▶ **PASSAGE TO READ**
————————

By Haley Brink, Dakin Andone and Nouran Salahieh, CNN
Floridians are bracing for Tropical Storm Ian, which is expected to rapidly intensify and become a hurricane on Monday before hitting western Cuba, bringing with it the threats of strong winds and storm surge as high as 9 to 14 feet, according to the National Hurricane Center.
Ian’s exact path beyond Tuesday remains unclear: The storm, which developed Friday in the central Caribbean Sea, is expected to reach the US later this week, but with models showing a wide spread of possible scenarios, it’s too early to know where the storm will hit, when — and how strong it will be.
The storm began strengthening Sunday night, with sustained winds of winds of 60 mph, according to the National Hurricane Center. “Additional strengthening is forecast tonight, followed by more rapid strengthening on Monday and Tuesday,” the center said.

————————

▶ **Records from a collection**
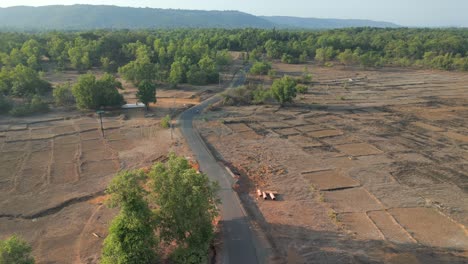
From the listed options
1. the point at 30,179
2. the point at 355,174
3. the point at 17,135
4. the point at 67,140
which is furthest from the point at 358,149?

————————

▶ **WRITTEN TASKS**
(A) From the Tropical Storm Ian report, reproduce the text between "By Haley Brink, Dakin" and "it will be.", inclusive.
(B) Summarize the Tropical Storm Ian report in two sentences.
(C) According to the Tropical Storm Ian report, where did the storm develop?

▶ **THE ANSWERS**
(A)
By Haley Brink, Dakin Andone and Nouran Salahieh, CNN
Floridians are bracing for Tropical Storm Ian, which is expected to rapidly intensify and become a hurricane on Monday before hitting western Cuba, bringing with it the threats of strong winds and storm surge as high as 9 to 14 feet, according to the National Hurricane Center.
Ian’s exact path beyond Tuesday remains unclear: The storm, which developed Friday in the central Caribbean Sea, is expected to reach the US later this week, but with models showing a wide spread of possible scenarios, it’s too early to know where the storm will hit, when — and how strong it will be.

(B) Floridians are bracing for Tropical Storm Ian, which is expected to rapidly intensify into a hurricane on Monday before hitting western Cuba with strong winds and a storm surge as high as 9 to 14 feet, according to the National Hurricane Center. The storm is expected to reach the US later this week, but it is too early to know where, when or how strong it will be when it hits.

(C) It developed in the central Caribbean Sea.